Toda publicação de sucesso nasce assim: alguém identifica uma necessidade que informação ou análise podem resolver, uma dor que aliviar, e cria um produto novo, com um modelo de negócio sustentável. Chama-se publishing.
Cem anos atrás, avanços tecnológicos como o telefone, o automóvel e o rádio revolucionaram a vida dos norte-americanos. Ficava cada vez mais difícil acompanhar as notícias de um mundo complexo.
Henry Luce viu a oportunidade e fundou a "Time", a primeira newsmagazine, em 1923. Condensava as principais notícias em textos curtos, selecionando e interpretando os fatos mais relevantes da semana para o leitor médio do american dream. Botava ordem no caos. Foi chamado de “o cidadão mais influente de seu tempo”.
Roberto Civita importou e adaptou o modelo em 1968 com a "Veja", que toda semana oferecia notícias e opinião para uma classe média urbana emergente em um Brasil em pleno processo de modernização. Chegou a ser a segunda maior newsmagazine do mundo, atrás da própria "Time".
Boas revistas vão além da mera função informativa: ajudam a construir a identidade de seus leitores, dão ferramentas de aceitação e reconhecimento social.
"Playboy", "Caras", "Cosmopolitan" ("Nova", no Brasil), "The Economist", "Elle", "Paris Match", "Focus", "Recreio", "Pasquim", "O Cruzeiro", "Manchete", "Manequim", "Exame", "Quatro Rodas"... todas têm em comum o sucesso por atender necessidades de seus leitores. Até as que eles nem desconfiavam que existiam.
Uma boa revista nunca oferece apenas o que os leitores procuram, mas o que querem sem perceber. Ou sem confessar: por décadas os homens juraram comprar a "Playboy" para ler as entrevistas.
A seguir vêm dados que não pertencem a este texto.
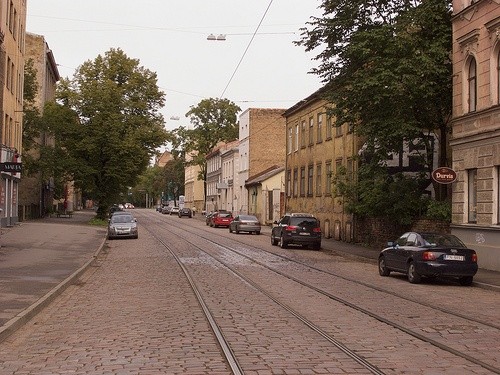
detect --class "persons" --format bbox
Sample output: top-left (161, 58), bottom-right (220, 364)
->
top-left (192, 205), bottom-right (196, 216)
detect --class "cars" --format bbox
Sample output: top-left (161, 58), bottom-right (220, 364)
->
top-left (179, 208), bottom-right (193, 218)
top-left (270, 213), bottom-right (321, 251)
top-left (113, 203), bottom-right (135, 209)
top-left (155, 205), bottom-right (181, 215)
top-left (376, 230), bottom-right (479, 285)
top-left (205, 210), bottom-right (234, 228)
top-left (228, 215), bottom-right (261, 235)
top-left (107, 211), bottom-right (139, 238)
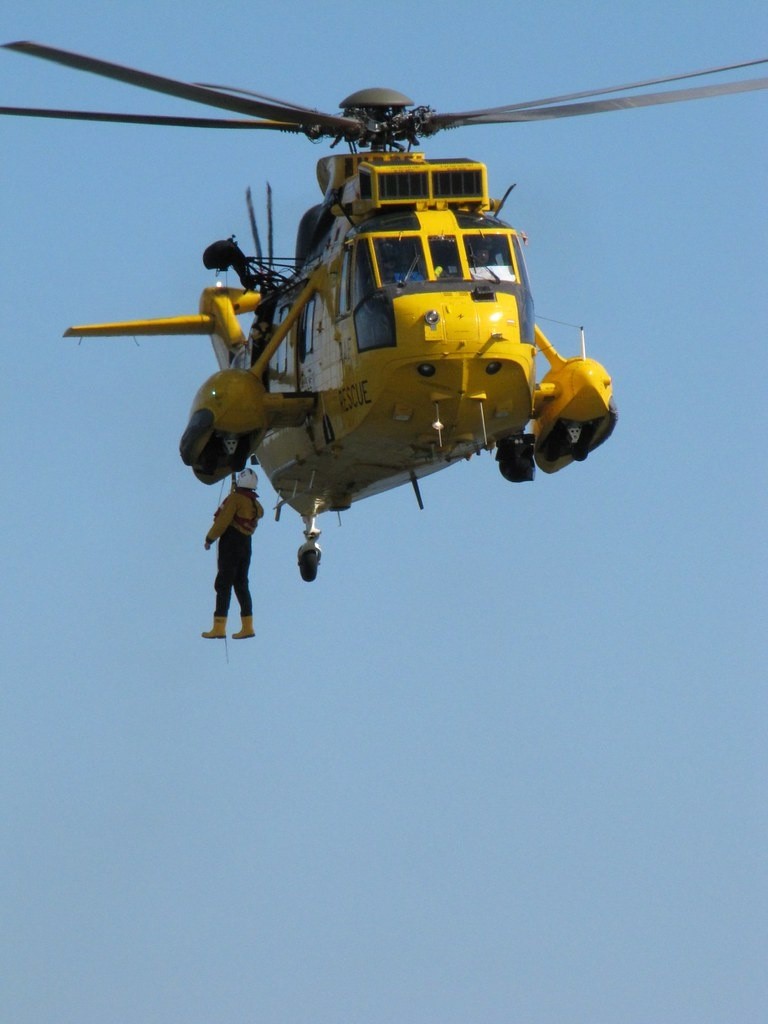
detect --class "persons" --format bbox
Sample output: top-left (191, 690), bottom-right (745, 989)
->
top-left (470, 240), bottom-right (495, 267)
top-left (200, 467), bottom-right (264, 639)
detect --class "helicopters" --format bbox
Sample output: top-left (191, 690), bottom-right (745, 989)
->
top-left (1, 36), bottom-right (767, 583)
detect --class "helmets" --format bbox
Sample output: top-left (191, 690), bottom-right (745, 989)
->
top-left (236, 468), bottom-right (258, 490)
Por trás de uma boa revista há sempre um bom publisher: alguém capaz de detectar e interpretar necessidades, as declaradas e as ocultas. Alguns, como Luce e Civita, reinventam o negócio, criam impacto na sociedade e ajudam a moldar gerações inteiras.
Para ser publisher não basta ter o pulso do público: precisa fechar as contas, viabilizar um negócio, lidar com questões práticas de produção, marketing e vendas. No caso das revistas impressas, devia saber de gráfica, logística e distribuição, de compra de papel e de bancas de jornal.Hoje, precisa entender a construção de audiências online e modelos de monetização, estratégias de redes sociais, SEO, UX e TI.
Na essência, o desafio do publishing continua igual: atender as necessidades das pessoas com informação, análise e opinião, utilizando os meios tecnológicos e as linguagens (em texto, vídeo ou áudio) mais adequados para seu público, construir audiências fiéis e transformar isso em negócio usando modelos de monetização adequados.
Fácil? Nunca. Relevante? Sempre.
Uma boa revista nunca oferece apenas o que os leitores procuram, mas o que querem sem perceber.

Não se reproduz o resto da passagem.